Ebbene si. Quest’anno ho disertato il Carnevale! Ho saltato la barricata e sono tornato in Slovenia a cercare notizie per un lavoro che ho in mente sui cimiteri austroungarici della guerra 1915-1918. Quelli che stanno ancora oggi nelle retrovie della prima linea austroungarica che fermava gli italiani sull’Hermada sbarrando l’avanzata verso Trieste, occupata dopo lo sfaldamento del regio-imperiale esercito austroungarico. Ce ne sono tanti altri ormai sommersi dalla vegetazione del Carso di Komeno, grossomodo tra Sesana e l’Isonzo. Un terreno strappato ai sassi dal colore scuro che dà un vino fantastico, il Teran. Ogni casa di pietra ha il suo orto e tutt’intorno vitigno o pascoli. Si pranza e si cena nelle Gostilne dei villaggi: menù semplice, contadino.

Alla Gostilna Jota di Gorjansko discutiamo con  l’ostessa che parla italiano. Alla fine ci manda da altre persone e tutte parlano l’italiano e si rivelano preziose memorie storiche viventi. L’inglese lo si parla solo con una giovane in un centro d’informazione turistica, per cui siamo i “cacciatori di cimiteri abbandonati”.

Ungheresi, austriaci, romeni, sono le nazionalità sepolte al fondo di doline amene. Obelischi e lapidi reggimentali recitano un sinistro ritornello: “Seinene fur kaiser und vaterland gefallenen kameraden das regiment” (“Ai camerati caduti per l’imperatore e la patria, il loro reggimento”) e tante croci allineate davanti, croci di cemento con un scheletro fatto col filo spinato delle trincee o blocchi di cemento stampato con una croce in rilievo. Tante etichette su lamierini zincati incisi con la penna ad acido con nome e cognome, reggimento (91°, 43°, 16°, 61°, 47°, 87°, 39° e molti altri sono i reggimenti imperiali), data di morte, età ogni tanto: sono tutti ventenni-trentenni. In pochi giorni ritroviamo cimiteri che contengono complessivamente 20mila morti. Ogni paesino di questo Carso dietro le linee “nemiche” era trasformato in ospedale da campo.

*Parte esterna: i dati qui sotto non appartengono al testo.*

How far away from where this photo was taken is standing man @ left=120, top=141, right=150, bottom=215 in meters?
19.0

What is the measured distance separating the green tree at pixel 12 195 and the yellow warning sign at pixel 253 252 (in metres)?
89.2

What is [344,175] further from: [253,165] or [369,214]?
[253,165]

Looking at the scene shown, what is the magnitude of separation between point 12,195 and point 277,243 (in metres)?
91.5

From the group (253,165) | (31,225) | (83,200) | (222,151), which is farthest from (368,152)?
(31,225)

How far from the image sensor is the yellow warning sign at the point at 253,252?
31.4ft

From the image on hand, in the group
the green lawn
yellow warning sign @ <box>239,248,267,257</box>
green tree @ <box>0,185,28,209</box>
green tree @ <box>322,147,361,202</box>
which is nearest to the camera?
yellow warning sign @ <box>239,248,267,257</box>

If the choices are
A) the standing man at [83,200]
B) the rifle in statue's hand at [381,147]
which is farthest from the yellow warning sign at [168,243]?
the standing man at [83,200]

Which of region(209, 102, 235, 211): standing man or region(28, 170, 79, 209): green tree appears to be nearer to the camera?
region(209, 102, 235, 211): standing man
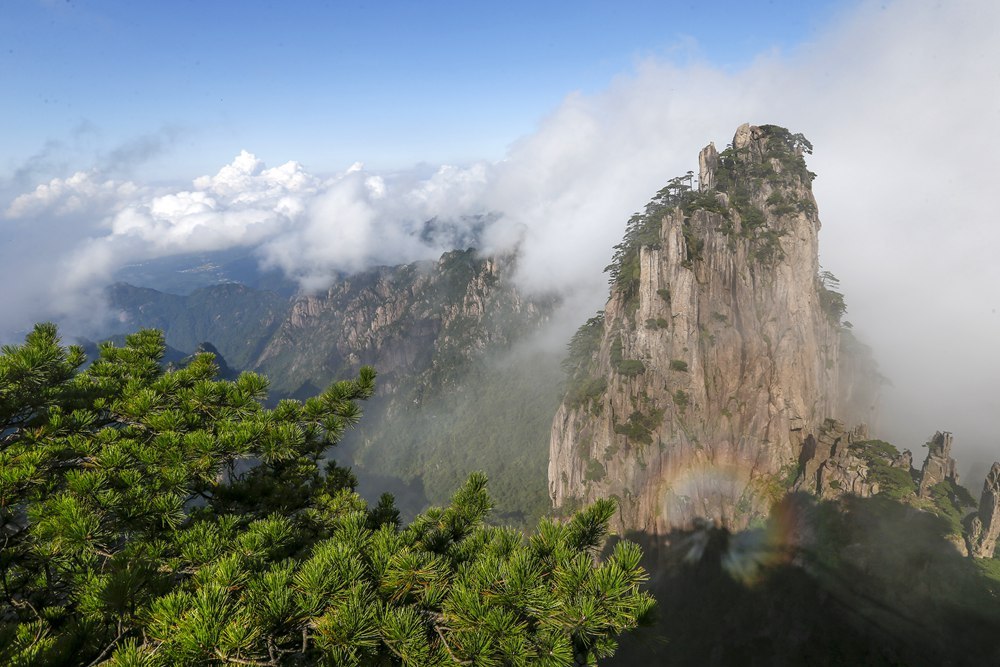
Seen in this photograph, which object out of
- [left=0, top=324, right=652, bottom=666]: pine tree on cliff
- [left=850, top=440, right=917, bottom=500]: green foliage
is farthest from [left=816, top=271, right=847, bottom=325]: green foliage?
[left=0, top=324, right=652, bottom=666]: pine tree on cliff

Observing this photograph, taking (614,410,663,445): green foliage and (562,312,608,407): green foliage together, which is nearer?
(614,410,663,445): green foliage

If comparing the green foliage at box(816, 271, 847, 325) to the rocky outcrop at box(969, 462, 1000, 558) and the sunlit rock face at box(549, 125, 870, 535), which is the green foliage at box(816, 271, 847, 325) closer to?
the sunlit rock face at box(549, 125, 870, 535)

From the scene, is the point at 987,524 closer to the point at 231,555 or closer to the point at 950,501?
the point at 950,501

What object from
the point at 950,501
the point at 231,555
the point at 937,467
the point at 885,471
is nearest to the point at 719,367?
the point at 885,471

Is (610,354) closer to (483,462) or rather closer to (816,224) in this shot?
(816,224)

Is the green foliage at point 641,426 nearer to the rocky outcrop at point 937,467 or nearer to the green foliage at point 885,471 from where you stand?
the green foliage at point 885,471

Tutti ci parlano e poi concludono sempre con il solito ritornello: “Siete italiani?”. Nel loro sguardo si vede che ci prendono un po’ per idioti; ogni paese ha il suo monumento con la stella rossa che ricorda la lotta contro i fascisti italiani. Ma poi ci offrono un bicchiere di Teran in case semplici, ci offrono di fotografare i loro documenti di quella guerra che portò la cultura italiana imposta dal fascismo. A Skirbina na krasu chiediamo di un cimitero ad un signore altissimo con i baffi neri. Ci accompagna in un bosco dietro la chiesa e scendiamo tra i rovi nel fondo di una dolina: c’è solo più una croce con scritto “1916-1917”.

Poi ci fa entrare in casa. Parla poche parole d’italiano. In cucina c’è la moglie paralitica su una sedia a rotelle che ci invita ad entrare. Da un cassetto saltano fuori fotografie d’epoca. C’è anche un documento che riguarda un suo parente: una condanna a tre mesi di carcere inflitta dalla Regia Prefettura di Comeno perché trovato a cantare una canzone proibita, in lingua slava insieme ad altri due amici. Siamo in territori che furono italiani dal 1919 al 1945. In altri posti sempre lo stesso trattamento: case e ricordi aperti. Ci chiedono cosa vogliamo fare (“Forse un libro…”). Mozetic Voisvd, un capellone che ci accompagna in stampella al cimitero, ci chiede solo un favore: “Mi raccomando, non scrivete bugie!”. Siamo bugiardi è vero, perché vediamo il male nel diverso, in quello che non parla la nostra lingua. Non ha le nostre abitudini. Nel tempo siamo riusciti ad essere razzisti anche nel cuore d’Europa.

A Sdreniza, da un’altra parte sull’Isonzo ci avevano raccontato del giovane prete del villaggio pestato a morte dei fascisti per la liturgia in lingua slovena. Fantasmi del passato? Non direi, ascoltando le parole di certi nostri attuali politici.

Eppure, davanti ad un suo bicchiere di vino Teran, anche un contadino sloveno uscito dall’incubo di Tito, conosce l’anima della parola e perde ancora tempo con un italiano neanche troppo stentato a parlare di vecchie storie.